Бельгийцам пришлось обеспечивать себе рабочую силу уступками, при помощи которых они привлекли сельскохозяйственных рабочих. Пришлось предложить рабочим лучшее жилье и более сытное питание, чем они получали дома.[58] Колонизаторы сумели выжать из почвы и из людей такие барыши, по сравнению с которыми средства, израсходованные на строительство поселков с каменными домами, представляются ничтожными. При этом, конечно, бельгийцы ревностно оберегают свою монополию на знание экономических и организационных вопросов. Они дают своим рабочим и их детям только такое образование, которое необходимо для повышения производительности труда. Но колонизаторы не допускают негров ни к какой, даже вспомогательной, руководящей работе из страха, что они могут осознать, что и сами смогли бы хозяйничать так же интенсивно на своей земле, что чуть ли не все богатства их земли ускользают у них из рук, что эти богатства могли бы так же хорошо служить всем тем, кого допускают только к утомительному труду на плантациях.
В британских областях Африки мы наблюдали, что власть зиждется на престиже белой кожи.

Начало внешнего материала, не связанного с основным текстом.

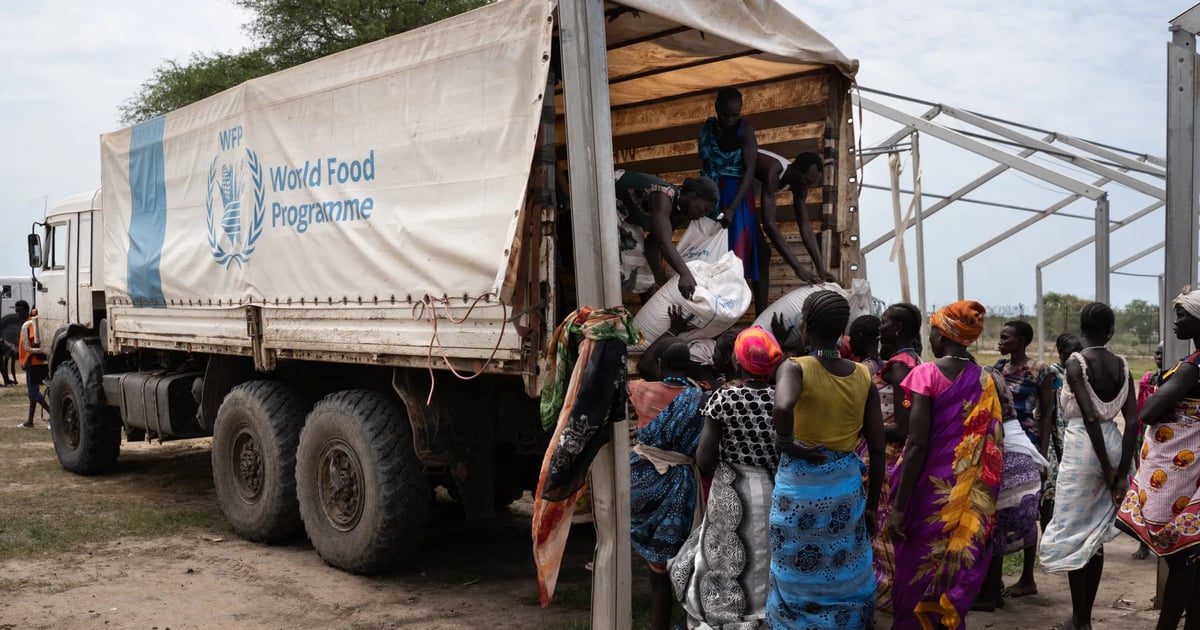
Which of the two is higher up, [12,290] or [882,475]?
[12,290]

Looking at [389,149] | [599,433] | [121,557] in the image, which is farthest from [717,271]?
[121,557]

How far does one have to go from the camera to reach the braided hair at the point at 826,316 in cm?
380

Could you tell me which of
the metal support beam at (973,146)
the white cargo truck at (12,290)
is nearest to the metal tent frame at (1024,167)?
the metal support beam at (973,146)

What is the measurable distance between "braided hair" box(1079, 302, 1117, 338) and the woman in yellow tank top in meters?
1.46

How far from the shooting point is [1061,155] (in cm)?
1366

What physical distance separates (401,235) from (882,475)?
108 inches

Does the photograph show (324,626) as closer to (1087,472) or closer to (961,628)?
(961,628)

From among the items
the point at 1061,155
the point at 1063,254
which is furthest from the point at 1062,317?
the point at 1061,155

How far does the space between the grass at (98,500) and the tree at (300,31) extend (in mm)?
11032

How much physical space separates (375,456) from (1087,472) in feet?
11.7

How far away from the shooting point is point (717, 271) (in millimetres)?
5344

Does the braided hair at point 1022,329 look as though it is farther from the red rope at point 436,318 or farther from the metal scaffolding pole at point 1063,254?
the metal scaffolding pole at point 1063,254

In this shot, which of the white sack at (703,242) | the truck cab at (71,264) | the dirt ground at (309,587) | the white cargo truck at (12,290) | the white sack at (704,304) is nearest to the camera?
the white sack at (704,304)

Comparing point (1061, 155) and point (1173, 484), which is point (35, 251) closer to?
point (1173, 484)
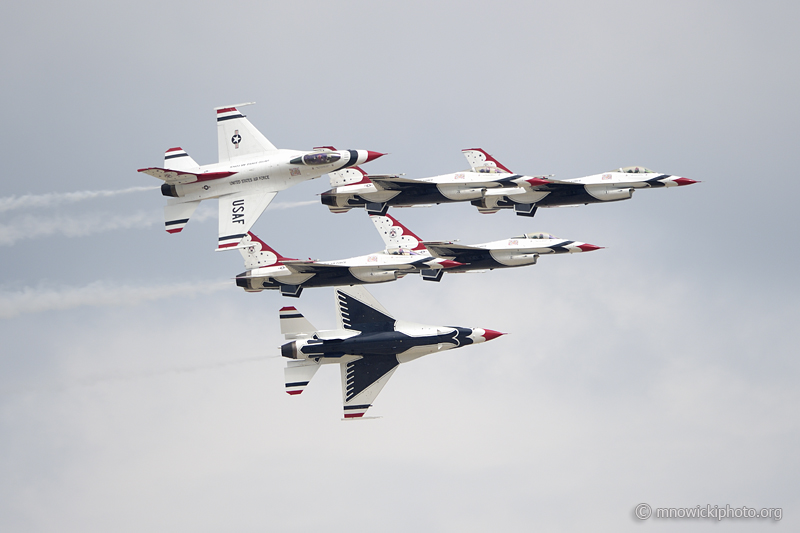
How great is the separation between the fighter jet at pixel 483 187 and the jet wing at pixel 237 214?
470 centimetres

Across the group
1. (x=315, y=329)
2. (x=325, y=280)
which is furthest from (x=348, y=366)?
(x=325, y=280)

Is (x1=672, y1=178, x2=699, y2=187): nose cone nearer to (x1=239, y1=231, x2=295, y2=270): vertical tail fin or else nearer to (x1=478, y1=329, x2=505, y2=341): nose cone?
(x1=478, y1=329, x2=505, y2=341): nose cone

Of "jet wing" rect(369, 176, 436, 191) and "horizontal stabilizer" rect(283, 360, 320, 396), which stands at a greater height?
"jet wing" rect(369, 176, 436, 191)

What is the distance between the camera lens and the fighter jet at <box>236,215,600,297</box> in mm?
76375

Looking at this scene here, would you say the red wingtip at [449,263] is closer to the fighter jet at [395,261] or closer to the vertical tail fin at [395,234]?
the fighter jet at [395,261]

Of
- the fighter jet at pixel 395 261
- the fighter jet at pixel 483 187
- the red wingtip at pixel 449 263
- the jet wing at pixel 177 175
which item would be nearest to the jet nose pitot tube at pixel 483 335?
the fighter jet at pixel 395 261

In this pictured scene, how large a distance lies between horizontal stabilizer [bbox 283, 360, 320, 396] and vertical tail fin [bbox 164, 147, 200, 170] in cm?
1411

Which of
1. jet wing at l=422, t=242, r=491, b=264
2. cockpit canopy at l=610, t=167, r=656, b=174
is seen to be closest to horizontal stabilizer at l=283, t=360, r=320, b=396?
jet wing at l=422, t=242, r=491, b=264

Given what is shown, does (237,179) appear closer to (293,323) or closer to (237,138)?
(237,138)

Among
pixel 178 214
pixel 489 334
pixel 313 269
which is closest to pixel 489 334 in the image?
pixel 489 334

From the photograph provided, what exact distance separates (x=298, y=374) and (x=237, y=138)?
1540 cm

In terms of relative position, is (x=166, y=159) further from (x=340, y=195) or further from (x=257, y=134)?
(x=340, y=195)

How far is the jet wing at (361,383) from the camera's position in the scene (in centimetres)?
8281

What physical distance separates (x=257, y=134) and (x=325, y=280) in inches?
410
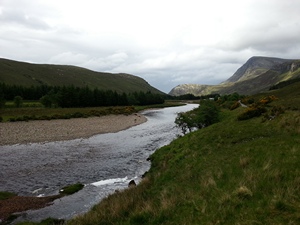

Бельгийцы же стараются внушить эксплуатируемому народу Конго рабскую благодарность.
58
Империалистическая эксплуатация народов Бельгийского Конго действительно отличается некоторыми особенностями по сравнению с методами, применяемыми в английских колониях. Но это различие настолько не существенно, что нет оснований говорить о двух разных системах. Принудительный труд распространен в Бельгийском Конго ничуть не меньше, чем в английских колониях, а трудящиеся массы находятся там в таком же угнетенном положении. См. «Народы Африки», М., 1954, стр. 496–504. — Прим. ред.